Carnet de route Afrique-Asie #15: Quand la formule « Welcome to Egypt » prend un goût avarié

Publié le 17/01/2023

CARNET DE ROUTE. LE CAIRE-SUEZ-SINAÏ (15) – Drôle d’Egypte où la police souhaite la bienvenue de façon bien maladroite. 43 degrés dans le canyon aux 12’000 palmiers

Sur ordre de la police, nous traversons le tunnel qui passe sous le canal de Suez sur un pick-up. Des armes lourdes pointées dépassent de minuscules fortins et rappellent les guerres d 1967 et de 1971 avec Israël, le pays dont personne ici n’ose jamais prononcer le mot. Le haut des paquebots dépasse juste du désert et donne une touche surréelle à ce paysage émacié de sable clair.

Le nombre élevé de postes de contrôles nous permet de boire un peu d’eau fraîche et d’observer l’air de rien la palette des comportements des policiers: les lèches-bottes, les futurs chefs, les shérifs.

LA POLICE MATERNE A Rasr Sudr, une voiture de police plante ses freins devant nos roues avant. Le James Bonde de service saute de son véhicule et me demande sèchement où nous allons. « Boire un thé! » Mais la réponse ne le satisfait pas. La police égyptienne nous materne. Sa mission l’ordonne de nous protéger: « Où allez-vous dormir? », menace-t-il presque, comme si nous étions des criminels, des espions ou des journalistes. Je hausse le ton.

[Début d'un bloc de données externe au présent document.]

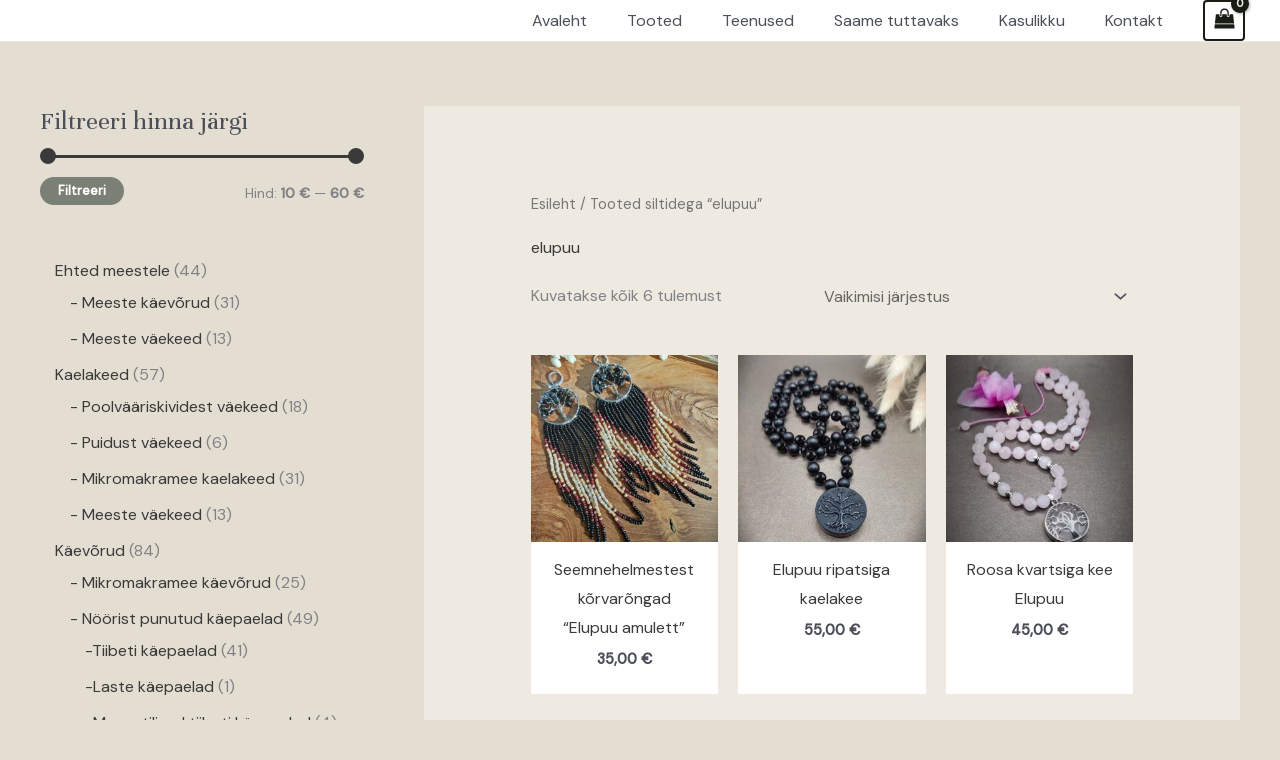

--- FILE ---
content_type: text/css
request_url: https://kikudisain.ee/wp-content/plugins/woo-lithuaniapost-main/public/css/woo-lithuaniapost-public.css?ver=1.0.0
body_size: 55
content:
/**
 * All of the CSS for your public-facing functionality should be
 * included in this file.
 */
#woo_lithuaniapost_lpexpress_terminal_id {
    margin-top: 5px;
}

#woo_lithuaniapost_lpexpress_terminal_city, #woo_lithuaniapost_lpexpress_terminal_id {
    width: 100%;
}
@media screen and (max-width: 450px) {
    .woo_lithuaniapost_lpexpress_terminal_select_container {
        width: 200px;
    }
}
@media screen and (max-width: 320px) {
    .woo_lithuaniapost_lpexpress_terminal_select_container {
        width: 120px;
    }
}

--- FILE ---
content_type: text/javascript
request_url: https://kikudisain.ee/wp-content/plugins/woo-lithuaniapost-main/public/js/woo-lithuaniapost.js?ver=1.0.0
body_size: 784
content:
(function ($) {
    'use strict';
    $(document).ready(function () {

        let savedTerminalId = undefined;

        const terminalMatcher = (params, data) => {
            const originalMatcher = $.fn.select2.defaults.defaults.matcher;
            const result = originalMatcher(params, data);
            if (
                result &&
                data.children &&
                result.children &&
                data.children.length
            ) {
                if (
                    data.children.length !== result.children.length &&
                    data.text.toLowerCase().includes(params.term.toLowerCase())
                ) {
                    result.children = data.children;
                }
                return result;
            }
            return null;
        }

        const recurse = (parent) => {

            if (parent.nodeName === 'SELECT' && parent.className === 'woo_lithuaniapost_lpexpress_terminal_id') {
                $(parent).select2({
                    width: 'resolve',
                    matcher(params, data) {
                        return terminalMatcher(params, data);
                    },
                });
                return;
            }
            if (parent.childNodes) {
                [...parent.childNodes].forEach(recurse);
            }
        };

        // select the target node
        var target = $('.cart-collaterals, #order_review');
        let terminalIdElem = $('.woo_lithuaniapost_lpexpress_terminal_id');
        if (terminalIdElem.length > 0) {
            $(terminalIdElem).select2({
                width: 'resolve',
                matcher(params, data) {
                    return terminalMatcher(params, data);
                },
            });
        }

        if (target) {
            // create an observer instance
            var observer = new MutationObserver(function (mutations) {
                //loop through the detected mutations(added controls)
                mutations.forEach(function (mutation) {
                    for (const node of mutation.addedNodes) {
                        recurse(node);
                    }
                });
            });
            let obsConfig = {
                childList: true,
                characterData: true,
                attributes: true,
                subtree: true
            };
            target.each(function () {
                observer.observe(this, obsConfig);
            });

            // later, you can stop observing
            //observer.disconnect();

            $(target).on('change', terminalIdElem, function () {
                const selectedOption = $(this).find(":selected");
                const terminalId = selectedOption.attr('value') ?? selectedOption.val();
                if (terminalId && terminalId !== savedTerminalId && !isNaN(terminalId)) {
                    $.ajax({
                        type: "POST",
                        dataType: "json",
                        url: woo_lithuaniapost.ajax_url,
                        data: {
                            action: "save_selected_lpexpress_terminal",
                            terminal: this.value,
                            terminal_id: terminalId
                        }, success: function () {
                            savedTerminalId = terminalId;
                        }
                    });
                }

            });
        }
    });
})(jQuery);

De guerre lasse et devant notre refus obstiné de dormir dans deux hôtels bien trop chers, la douzaine de plantons se résigne enfin. Nous campons sur le terrain vague à côté du « central police station » comme l’appelle leur chef.

EVACUER MA COLERE Drôle d’Egypte où la formule « Welcome to Egypt! » que nous lancent mille fois par jour les Egyptiens prend un goût avarié… A peine couchés, une escouade de police rapplique et nous réveille maladroitement. Je me relève d’un bond et les aborde déterminé: « Je suis le général-manager du poste et je vous ordonne de quitter ce lieu sur le champ! »

Devant son intransigeance, je finis par l’insulter copieusement, profitant de son ignorance de la langue de Schakespeare pour évacuer ma colère et dormir enfin. Ses subordonnés outrés par mes paroles se retiennent de ricaner dans son dos. Il feint de ne pas comprendre, mais le ton de sa voix foudroie son honneur: il capitule!

MAUVAIS REVE Le lendemain matin à six heures pourtant, la relève revient à la charge: « Alors, on y va? » Nous sommes à peine levés et je les remballe vivement. Ils nous quittent mais n’abandonnent pas la partie pour autant. Nous déjeunons enfin et les mêmes reviennent comme dans un mauvais rêve. Le rond de cuir, plus précis qu’un Suisse, exhibe la montre à son poignet, peu rassurés par les voyageurs qui partent lorsqu’ils sont prêts et ne savent jamais d’avance où ils dormiront. « Quand? », lance-t-il faiblement. Je lui montre ma tartine et ils font à nouveau demi-tour.

Enfin en route, ils nous arrêtent encore: « Où allez-vous? » « A Sainte-Catherine! » Le policier fronce sincèrement les sourcils, car comme tous les Arabes, il vit au jour le jour. Lorsqu’on nous demande: « Où allez-vous? », c’est maintenant ou au plus tard aujourd’hui.

43 DEGRES Une chaleur accablante de 43 degrés nous plombe dans le canyon aux 12’000 palmiers de Feiran. Dans le gazon de la station-service, un chameau mâchonne un plastique méthodiquement. Un autre achève de dévorer un jeune acacia et s’enfuit d’un trot désordonné.. Comment donc digèrent-ils ces épines qui transpercent mes sandales et ce foutu plastique qui résiste au temps?

Un camion-citerne troué, sans capot ni pare-brise, imprime le bitume brûlant d’un mince filet d’eau: les wadis sont à sec et les pistes latérales, parsemées de bergeries, se meurent sur les contreforts de ce massif où des esclaves égyptiens travaillaient dans des mines de cuivre et de turquoise. Nathalie a peur de « se liquéfier » et nous nous reposons à l’ombre du premier refuge chrétien du Sinaï, une nonnerie située au milieu de plantations d’agrumes et de jasmin. La maison de Dieu est ici plus belle et plus solide que celle de l’homme.